Lois was born in Forsythe, Mont., on Jan. 9, 1933, to Stella and Justus Wolfe. The daughter of a hard-working farm couple and the youngest of ten children, Lois was raised to be "strong and independent yet with a never-ending supply of unconditional love for her family and dear friends," her family said. "These qualities turned out to be just a small piece of the legacy she left to her children, grandchildren, and great-grandchildren."
The Wolfe family moved to Nampa when Lois was 3 years old. Lois enjoyed roller skating, riding her bicycle, and playing saxophone. She attended schools in Nampa, including Nampa High, which is where she met the love of her life, David C. Spencer. They were married March 24, 1951. Four children were born to that marriage.
David and Lois settled in Nampa where they worked side by side on their large family farm, he working the fields and the equipment and she tending the home and feeding the workers. "Lois could feed an army at the drop of a hat, which came in handy as her family expanded," her family noted.
The four Spencer children soon had families of their own but the thread that kept them all close was Lois, her family said. "Get-togethers and holiday dinners were always held at 'grandma's house' because that's the way she wanted it to be -- the whole family together, noisy and laughing and loving."

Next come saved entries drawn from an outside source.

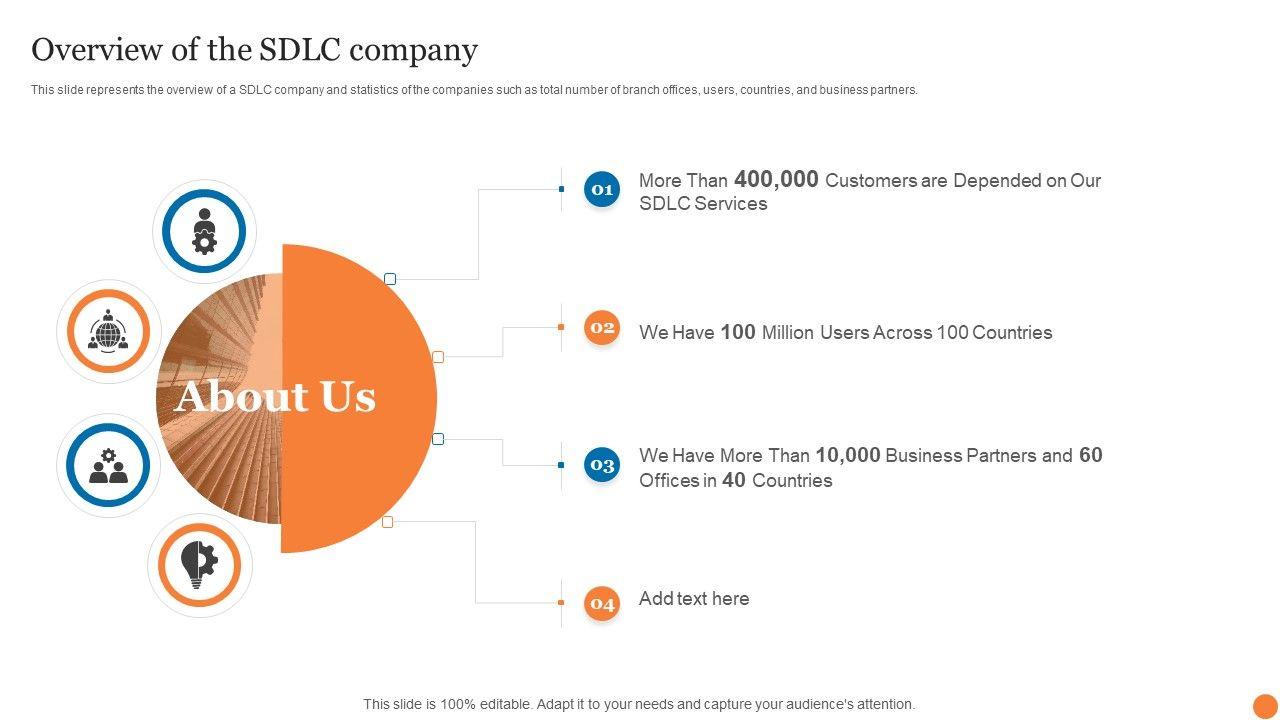 Overview of the SDLC company

This slide represents the overview of a SDLC company and statistics of the companies such as total number of branch offices, users, countries, and business partners.

About Us

01 More Than 400,000 Customers are Depended on Our SDLC Services

02 We Have 100 Million Users Across 100 Countries

03 We Have More Than 10,000 Business Partners and 60 Offices in 40 Countries

04 Add text here

This slide is 100% editable. Adapt it to your needs and capture your audience's attention.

Lois was an active parent, supporting her children in their many endeavors both in and out of school. She was a Brownie, Girl Scout, and Cub Scout troop leader and also helped with various Little Britches Rodeo and high school rodeo events. "Whether in the stands, on the many 'playing fields,' or driving carpool, Lois was an ever-present source of encouragement and inspiration for her children and their peers," her family said.
Lois spent countless hours teaching her children and grandchildren how to knit, paint, garden, and even solder stained-glass.
Lois received an Associates of Arts in Interior Design and was an accomplished interior decorator, seamstress, and artist.
"Lois rode horses and chased bicycles, applied ice packs and pinned wedding veils," her family said. "She happily shared not-so-secret family recipes for cookies and breads, and cleverly answered all sorts of questions about babies, or gardening, or pretty much anything. She always had time to spare for her grandkids and possessed the boundless energy needed to keep up with their antics.
"They fondly remember sleepovers with custom-made pancakes in whatever critter shape they requested. In their eyes, grandma could do anything and everything, and could be counted on to have just the answer they needed regardless of the question at hand or how many millions of times it had been asked."
Lois joined her husband in selling real estate in 1988 and became a multi-million dollar producer.
"She touched so many people in so many different ways, her absence will be felt throughout the community," her family said.
Lois is survived by: her husband of over 54 years, David; her daughters Susan (English) and Becky (Shaw) of Mountain Home; her sons, Jeff, of Eagle and Brett of Star; 25 grandchildren, and 22 great-grandchildren (with 4 more on the way); her sisters, Vivian Taggart of Fair Oaks, Calif., and Erma Cooper of San Jose, Calif., and a brother, Kenneth Wolfe, of Washington.
She was preceded in death by her parents and six siblings.
In lieu of cards or flowers, the family suggests planting a rose bush in her memory as the rose was her favorite flower, or donations may be made to the Horizon Home Health and Hospice, 1310 American Legion Blvd., Mountain Home, ID 83647.